• _练习任务_
(1) 把这篇 Playwright 教程从“2. Playwright 的两种使用方式:同步”到“browser = p.chromium.launch(headless=False)”(含首尾)的部分重新写出,并将其中的“browser”重命名为“br”。
(2) 按这篇 Playwright 教程的说法,Playwright 是哪家公司出品的?

• _节选内容_
==*==
Skip to main content
Documents
Toggle Dark/Light/Auto mode Toggle Dark/Light/Auto mode Toggle Dark/Light/Auto mode Back to homepage

Playwright 基础教程

下面给你一份 超全、实战向的 Python Playwright 教程,涵盖安装、基本用法、异步/同步版本、页面操作、等待机制、模拟登录、上传下载文件、爬虫技巧、反爬绕过、截图录屏、并发等内容,一篇搞定 Playwright。

Playwright 是微软出品的新一代浏览器自动化框架,支持:

  • Chromium、Firefox、WebKit 三大浏览器
  • 强大的自动等待机制(不用像 Selenium 那样频繁写 sleep)
  • 原生支持异步(async/await)
  • 强力反爬能力(更接近真实浏览器)

1. 安装 Playwright

pip install playwright

安装浏览器内核:

playwright install

国内如需加速:

playwright install chromium

2. Playwright 的两种使用方式:同步 vs 异步

你可以选择:

1. 同步方式(最常用)

from playwright.sync_api import sync_playwright

with sync_playwright() as p:
    browser = p.chromium.launch(headless=False)
    page = browser.new_page()
    page.goto("https://example.com")
    print(page.title())
    browser.close()
==*==
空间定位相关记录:
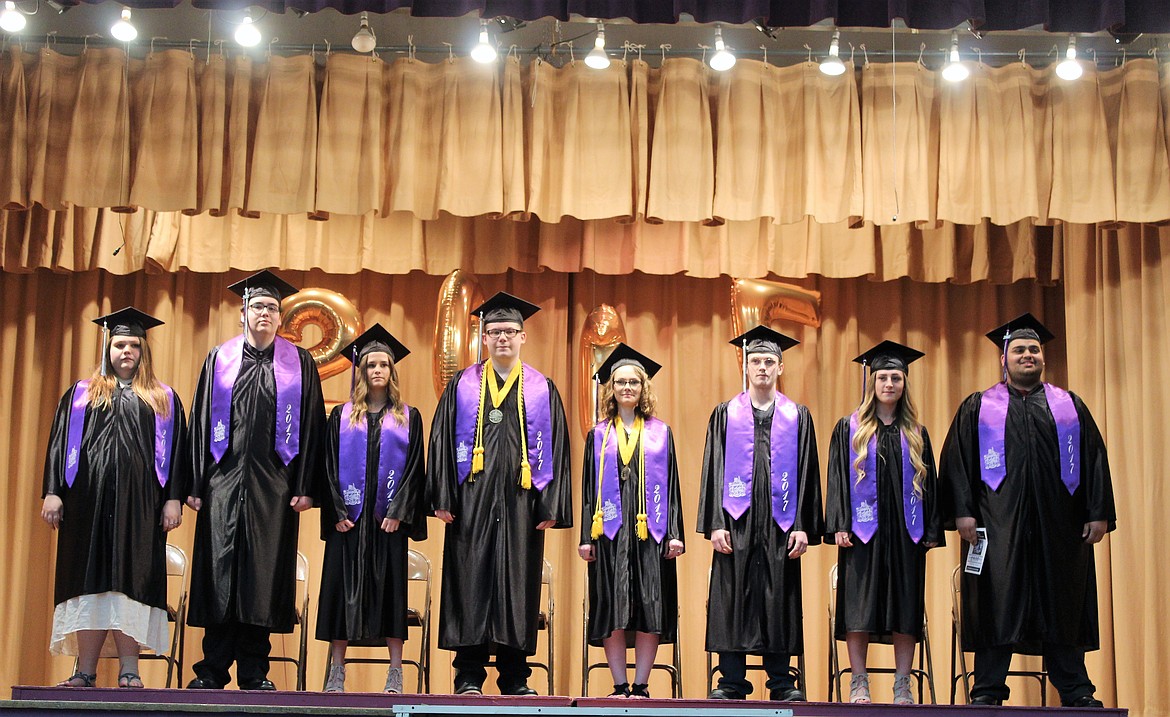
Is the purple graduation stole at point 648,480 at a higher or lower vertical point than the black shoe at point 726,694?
higher

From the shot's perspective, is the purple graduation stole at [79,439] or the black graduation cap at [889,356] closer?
the purple graduation stole at [79,439]

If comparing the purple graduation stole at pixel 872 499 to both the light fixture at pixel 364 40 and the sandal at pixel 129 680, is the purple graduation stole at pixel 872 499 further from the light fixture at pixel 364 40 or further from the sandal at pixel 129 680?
the light fixture at pixel 364 40

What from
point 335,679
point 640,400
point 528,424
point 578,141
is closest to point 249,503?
point 335,679

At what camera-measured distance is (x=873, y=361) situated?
6.35 m

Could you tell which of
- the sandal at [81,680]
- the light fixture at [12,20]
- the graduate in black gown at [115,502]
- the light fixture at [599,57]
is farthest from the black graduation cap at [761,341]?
the light fixture at [12,20]

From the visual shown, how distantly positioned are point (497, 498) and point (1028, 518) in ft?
7.63

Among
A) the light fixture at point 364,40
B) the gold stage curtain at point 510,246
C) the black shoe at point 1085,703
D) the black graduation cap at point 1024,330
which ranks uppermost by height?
the light fixture at point 364,40

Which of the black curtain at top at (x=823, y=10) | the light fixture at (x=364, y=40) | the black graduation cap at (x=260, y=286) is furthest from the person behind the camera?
the light fixture at (x=364, y=40)

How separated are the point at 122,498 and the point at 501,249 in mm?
3324

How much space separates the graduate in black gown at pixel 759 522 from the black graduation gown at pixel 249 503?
1.81 m

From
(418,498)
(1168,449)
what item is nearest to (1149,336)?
(1168,449)

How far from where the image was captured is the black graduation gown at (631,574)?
5.93m

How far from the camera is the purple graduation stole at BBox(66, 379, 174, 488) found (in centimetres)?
589

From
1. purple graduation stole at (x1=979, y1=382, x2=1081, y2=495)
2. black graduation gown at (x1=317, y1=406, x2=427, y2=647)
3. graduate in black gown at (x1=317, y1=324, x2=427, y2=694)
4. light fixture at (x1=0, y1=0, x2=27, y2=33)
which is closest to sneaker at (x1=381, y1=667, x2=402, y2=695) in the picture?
graduate in black gown at (x1=317, y1=324, x2=427, y2=694)
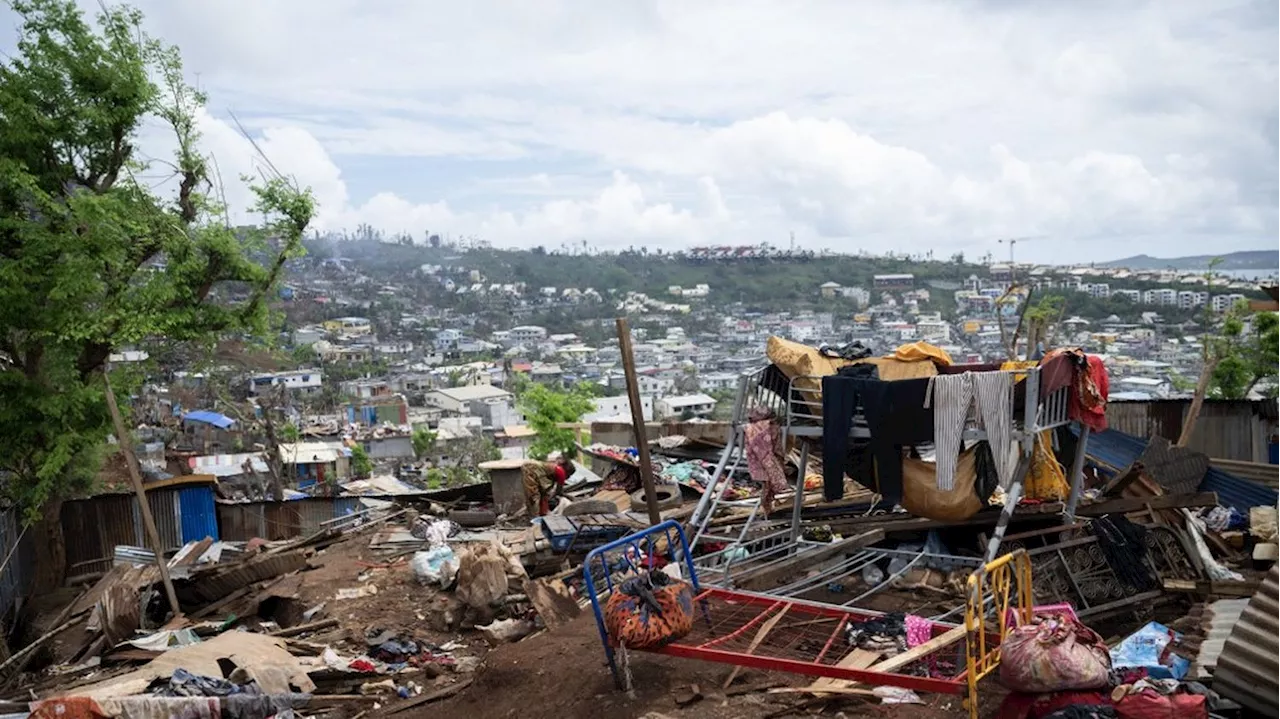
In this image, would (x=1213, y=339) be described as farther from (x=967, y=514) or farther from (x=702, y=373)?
(x=702, y=373)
==*==
• _练习解答_
(1)
2. Playwright 的两种使用方式:同步 vs 异步

你可以选择:

1. 同步方式(最常用)

from playwright.sync_api import sync_playwright

with sync_playwright() as p:
    br = p.chromium.launch(headless=False)

(2) 微软。